What is tuberculosis?

 

What is tuberculosis?

What is tuberculosis?

Tuberculosis is a disease caused by a bacterium that mainly affects the lungs to cause a persistent and, occasionally bloody, cough.

What is tuberculosis?

What is tuberculosis?

  • Tuberculosis is an infection caused by the bacterium Mycobacterium tuberculosis.
  • Tuberculosis mainly affects the lungs but can spread to other parts of the body, such as the bones and nervous system.
  • It can also cause meningitis and inflammation of the membranes surrounding the brain and spinal cord.
  • Most healthy people with a fully functioning immune system will be able to kill the Mycobacterium tuberculosis bacteria before it causes symptoms.
  • In a small proportion of people, the infection will progress to active disease.
  • If left untreated, this active disease will kill around half of these patients.
  • Individuals with a weakened immune system, for example people with HIV, are particularly prone to developing active disease.
  • Around one third of the world’s population are believed to be infected with Mycobacterium tuberculosis and more than two million people die from tuberculosis each year.
  • There are two types of tuberculosis infections, latent and active.

Latent tuberculosis infections

  • People with latent infection do not have any signs or symptoms of the disease.
  • They are not infectious and cannot spread the infection to anyone else.
  • However, the infection can reactivate after many years of latency.
  • Reactivation is more likely in people whose immune system is weakened, for example if they have HIV or are on immunosuppressant drugs.

Active tuberculosis infections

  • People with active tuberculosis experience symptoms of the tuberculosis.
  • They can spread the infection to others.

Transmission

  • Tuberculosis is spread through the inhalation of tiny droplets from the coughs or sneezes of an infected person with an active infection.
  • Infection usually only spreads after prolonged exposure to someone with the illness.
  • Tuberculosis will, therefore, often spread within a family or group of people living in the same house.

Symptoms

  • When tuberculosis affects the lungs it causes a persistent, and occasionally bloody, cough.
  • More generally, it causes symptoms such as weight loss, high temperature, night sweats, fatigue and loss of appetite.

§ **MATERIAL SHOWN**:
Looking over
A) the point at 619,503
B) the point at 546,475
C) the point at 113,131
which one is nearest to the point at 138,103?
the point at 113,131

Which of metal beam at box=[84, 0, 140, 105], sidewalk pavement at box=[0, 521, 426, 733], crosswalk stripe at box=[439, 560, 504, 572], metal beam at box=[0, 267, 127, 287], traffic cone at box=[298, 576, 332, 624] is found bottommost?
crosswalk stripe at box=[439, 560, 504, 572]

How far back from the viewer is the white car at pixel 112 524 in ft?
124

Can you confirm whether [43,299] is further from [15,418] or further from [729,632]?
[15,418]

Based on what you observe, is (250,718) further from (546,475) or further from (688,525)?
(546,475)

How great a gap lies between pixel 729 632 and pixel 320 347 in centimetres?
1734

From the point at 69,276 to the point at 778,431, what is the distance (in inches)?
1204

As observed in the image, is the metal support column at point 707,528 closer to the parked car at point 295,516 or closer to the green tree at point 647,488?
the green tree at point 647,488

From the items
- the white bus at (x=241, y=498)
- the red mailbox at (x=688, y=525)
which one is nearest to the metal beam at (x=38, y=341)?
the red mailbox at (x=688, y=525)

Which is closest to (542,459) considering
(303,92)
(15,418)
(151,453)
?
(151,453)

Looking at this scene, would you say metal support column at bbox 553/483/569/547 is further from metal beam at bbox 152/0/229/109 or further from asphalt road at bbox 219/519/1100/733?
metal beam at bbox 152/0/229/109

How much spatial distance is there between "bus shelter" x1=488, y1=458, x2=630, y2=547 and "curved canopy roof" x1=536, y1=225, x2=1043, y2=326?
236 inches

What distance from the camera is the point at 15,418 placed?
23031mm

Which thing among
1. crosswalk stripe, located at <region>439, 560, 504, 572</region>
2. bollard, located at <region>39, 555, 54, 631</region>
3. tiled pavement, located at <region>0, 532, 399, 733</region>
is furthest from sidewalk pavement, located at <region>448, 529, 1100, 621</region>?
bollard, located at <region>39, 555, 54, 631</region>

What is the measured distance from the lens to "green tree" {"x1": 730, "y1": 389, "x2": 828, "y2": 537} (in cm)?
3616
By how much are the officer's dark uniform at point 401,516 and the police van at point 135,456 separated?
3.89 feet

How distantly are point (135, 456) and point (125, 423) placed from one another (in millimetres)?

§ **INSTRUCTIONS TO FOLLOW**:
Pick up the text on tuberculosis after its last sentence and continue it.

§ **SOLVED PROBLEM**:
  • Tuberculosis only causes symptoms in the active stage of the infection and even then symptoms can vary from person to person.

Treatment

  • Tuberculosis can be cured if infected individuals are given the proper treatment, usually a six-month course of antibiotics.
  • Several different antibiotics are used to treat tuberculosis as some forms of the infection are resistant to certain antibiotics.
  • Treatment time can be doubled or even tripled if you are infected with an antibiotic-resistant form of tuberculosis.
  • Before 1910, tuberculosis was a serious health problem in the UK. Levels of the disease started to decrease from 1910 due to improvements in living conditions and the availability of better drug treatments.
  • In the last 20 years cases of tuberculosis have started to rise again in the UK. This is partly because of reactivation of latent infections in people from countries where tuberculosis is more common.
  • Combating the global burden of tuberculosis will rely on improvements in drug therapy, early detection of drug resistance and the development of better vaccines.

Prevention

  • The Bacillus Calmette-Guerin (BCG) vaccine helps protect against tuberculosis.
  • Although it is no longer part of the NHS childhood vaccination schedule, if a child has an increased risk of being exposed to tuberculosis they will be given the vaccine.
  • The vaccine is 70 to 80 per cent effective against the most severe forms of tuberculosis, such as tuberculosis meningitis. It is less effective against respiratory forms of the disease.

The Bacillus Calmette-Guerin (BCG) vaccine helps protect against tuberculosis.